Il obéit, mais certainement davantage parce qu'elle le guida jusqu'à sa place que par réel désir d'obtempérer. Elle reprit place en face de lui et chercha à croiser son regard, mais il gardait obstinément la tête baissée, semblait-il profondément absorbé par la contemplation de ses genoux. Un peu indécise quant à la conduite à adopter, elle tenta – désespérément – de lui arracher un sourire.
« Je crois qu'il est inutile de te présenter Sirius, mais tu viens d'avoir l'honneur de rencontrer ses amis. James Potter – le troll à lunettes, Remus Lupin – celui a l'air fatigué, et Peter Pettigrow – celui qui se planquait derrière les autres. » Elle soupira. « Bienvenue à Poudlard… »
Pour toute réponse, elle n'entendit qu'un reniflement discret. Oh. Elle détourna le regard, faisant mine de n'avoir rien remarqué. Après tout, Regulus était un Black. Ajouté à cela qu'il était un garçon, il était clair qu'il ne supporterait en aucun cas de se montrer faible devant quelqu'un. Encore moins quand ce quelqu'un était une fille qu'il venait à peine de rencontrer et qui, visiblement, connaissait son aîné. Enfin, se corrigea-t-elle mentalement, connaître était un bien grand mot. Ils étaient dans la même année, ce n'était pas comme si elle avait eu le choix.

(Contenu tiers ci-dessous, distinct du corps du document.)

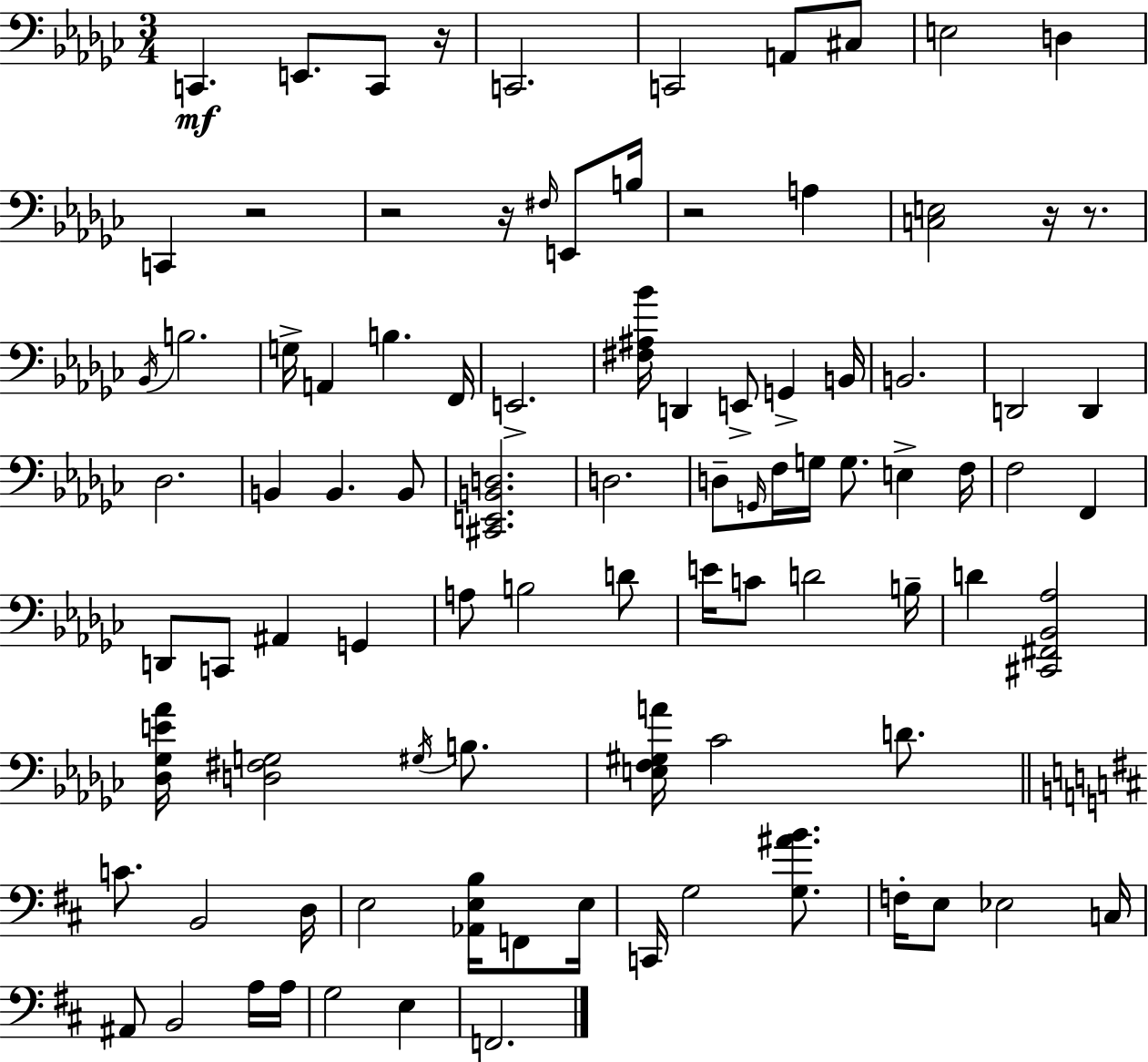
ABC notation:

X:1
T:Untitled
M:3/4
L:1/4
K:Ebm
C,, E,,/2 C,,/2 z/4 C,,2 C,,2 A,,/2 ^C,/2 E,2 D, C,, z2 z2 z/4 ^F,/4 E,,/2 B,/4 z2 A, [C,E,]2 z/4 z/2 _B,,/4 B,2 G,/4 A,, B, F,,/4 E,,2 [^F,^A,_B]/4 D,, E,,/2 G,, B,,/4 B,,2 D,,2 D,, _D,2 B,, B,, B,,/2 [^C,,E,,B,,D,]2 D,2 D,/2 G,,/4 F,/4 G,/4 G,/2 E, F,/4 F,2 F,, D,,/2 C,,/2 ^A,, G,, A,/2 B,2 D/2 E/4 C/2 D2 B,/4 D [^C,,^F,,_B,,_A,]2 [_D,_G,E_A]/4 [D,^F,G,]2 ^G,/4 B,/2 [E,F,^G,A]/4 _C2 D/2 C/2 B,,2 D,/4 E,2 [_A,,E,B,]/4 F,,/2 E,/4 C,,/4 G,2 [G,^AB]/2 F,/4 E,/2 _E,2 C,/4 ^A,,/2 B,,2 A,/4 A,/4 G,2 E, F,,2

Dans le couloir, le chariot à friandises passa et elle se leva d'un bond pour l'intercepter. Cela pouvait paraître anodin, mais elle espérait ainsi donner au jeune Black le temps de retrouver son calme. Et puis, ainsi, elle n'aurait pas à rester assise sans rien faire, à essayer de trouver quelque chose à dire. Elle ne pouvait décemment pas reprendre sa lecture où elle l'avait abandonnée, comme si rien ne s'était passé. Comme s'il n'avait pas été là.
« S'il vous plaît, » dit-elle suffisamment fort pour se faire entendre de la vendeuse. « Je vais prendre quatre Chocogrenouilles, deux plumes en sucre, et un paquet de Suçacides. »
« Bien sûr ! Ca fera un gallion et cinq mornilles. »
Elle farfouilla dans ses poches pour y trouver la somme nécessaire, récupéra ses sucreries et referma la porte. Lorsqu'elle fit volte-face, Regulus avait enfin relevé la tête et observait le paysage qui défilait à toute allure derrière la fenêtre. Toute la rage qui le faisait trembler quelques instants plus tôt semblait s'être évaporée – et quelque part, elle fut impressionnée de la maîtrise qu'il avait de lui-même. Mais, pour combien de temps s'était-il calmé ? Jusqu'à la prochaine rencontre avec Sirius ? Ce dernier avait l'air d'être bien décidé à enquiquiner son cadet. Les années précédentes, il n'avait eu de cesse de dire qu'il ne le supportait pas. Qu'il ne voulait rien avoir à faire avec lui, qu'il était comme eux. Les choses n'allaient certainement pas s'arrêter là. La Serdaigle retint un soupir. L'année serait loin d'être tranquille, elle en avait la certitude. Elle reprit place en face du garçon.
« On partage ? » proposa-t-elle en lui tendant deux Chocogrenouilles et une Plume en Sucre.
Il tourna la tête pour observer ce qu'elle lui tendait, puis leva les yeux vers elle et la toisa avec un mélange de surprise et de colère.
« Je ne suis pas un gamin auquel on offre des sucreries pour le consoler après que son grand frère ait été un abruti, » lança-t-il un peu brusquement.
Elle arqua un sourcil, un peu surprise. Un peu vexée, aussi.
« Oh rassure-toi, ce n'est pas de la pitié, » rétorqua-t-elle sans se laisser démonter. « Communément, on appelle ça de la gentillesse, tu devrais essayer. »
Il piqua un fard et baissa les yeux en marmonnant des excuses. Elle les accepta d'un simple signe de tête et renouvela son offre. Il accepta les friandises, un léger sourire aux lèvres.
« Merci, » murmura-t-il lorsqu'il croisa de nouveau son regard.
Elle se demanda s'il la remerciait uniquement pour les bonbons, ou pour le fait qu'elle se soit également rangée de son côté face à son frère, mais au fond, ça n'avait pas d'importance. Ça lui suffisait. Sans un mot de plus, leurs regards dévièrent vers la vitre, et ils se plongèrent dans la contemplation du paysage.
Non, l'année n'allait vraiment pas être de tout repos.